'''

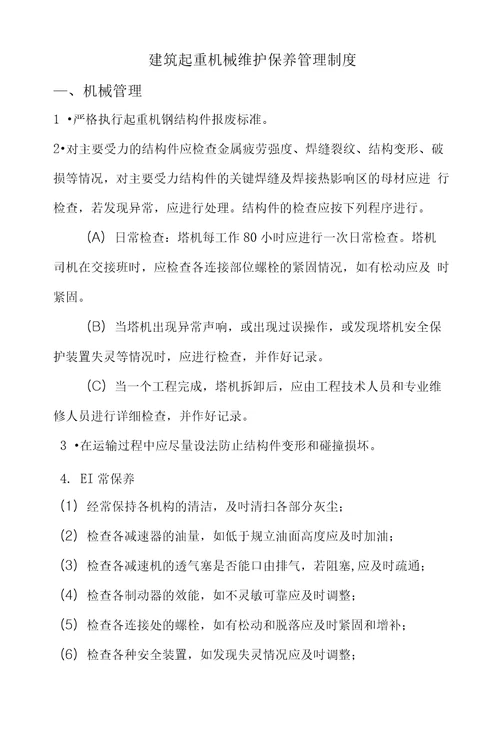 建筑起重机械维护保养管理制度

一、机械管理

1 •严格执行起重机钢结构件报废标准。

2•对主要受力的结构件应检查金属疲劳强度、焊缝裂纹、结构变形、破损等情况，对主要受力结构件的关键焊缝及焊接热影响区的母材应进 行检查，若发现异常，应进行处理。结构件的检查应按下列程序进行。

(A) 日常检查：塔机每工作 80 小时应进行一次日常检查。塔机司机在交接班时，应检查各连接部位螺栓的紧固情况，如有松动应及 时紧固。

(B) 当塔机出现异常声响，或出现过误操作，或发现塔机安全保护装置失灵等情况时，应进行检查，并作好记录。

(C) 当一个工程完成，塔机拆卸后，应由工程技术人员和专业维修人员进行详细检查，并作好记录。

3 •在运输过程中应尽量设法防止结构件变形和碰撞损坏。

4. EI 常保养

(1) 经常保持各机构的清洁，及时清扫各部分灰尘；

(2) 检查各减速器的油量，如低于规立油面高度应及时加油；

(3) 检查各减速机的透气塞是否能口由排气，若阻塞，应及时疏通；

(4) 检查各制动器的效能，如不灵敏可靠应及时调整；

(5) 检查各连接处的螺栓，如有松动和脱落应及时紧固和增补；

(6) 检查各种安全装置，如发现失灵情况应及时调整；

'''

## EXERCISE:
If an entry contains a picture, leave it out and repeat the rest exactly.

## OUTPUT OF THE TASK:
 建筑起重机械维护保养管理制度

一、机械管理

1 •严格执行起重机钢结构件报废标准。

2•对主要受力的结构件应检查金属疲劳强度、焊缝裂纹、结构变形、破损等情况，对主要受力结构件的关键焊缝及焊接热影响区的母材应进 行检查，若发现异常，应进行处理。结构件的检查应按下列程序进行。

(A) 日常检查：塔机每工作 80 小时应进行一次日常检查。塔机司机在交接班时，应检查各连接部位螺栓的紧固情况，如有松动应及 时紧固。

(B) 当塔机出现异常声响，或出现过误操作，或发现塔机安全保护装置失灵等情况时，应进行检查，并作好记录。

(C) 当一个工程完成，塔机拆卸后，应由工程技术人员和专业维修人员进行详细检查，并作好记录。

3 •在运输过程中应尽量设法防止结构件变形和碰撞损坏。

4. EI 常保养

(1) 经常保持各机构的清洁，及时清扫各部分灰尘；

(2) 检查各减速器的油量，如低于规立油面高度应及时加油；

(3) 检查各减速机的透气塞是否能口由排气，若阻塞，应及时疏通；

(4) 检查各制动器的效能，如不灵敏可靠应及时调整；

(5) 检查各连接处的螺栓，如有松动和脱落应及时紧固和增补；

(6) 检查各种安全装置，如发现失灵情况应及时调整；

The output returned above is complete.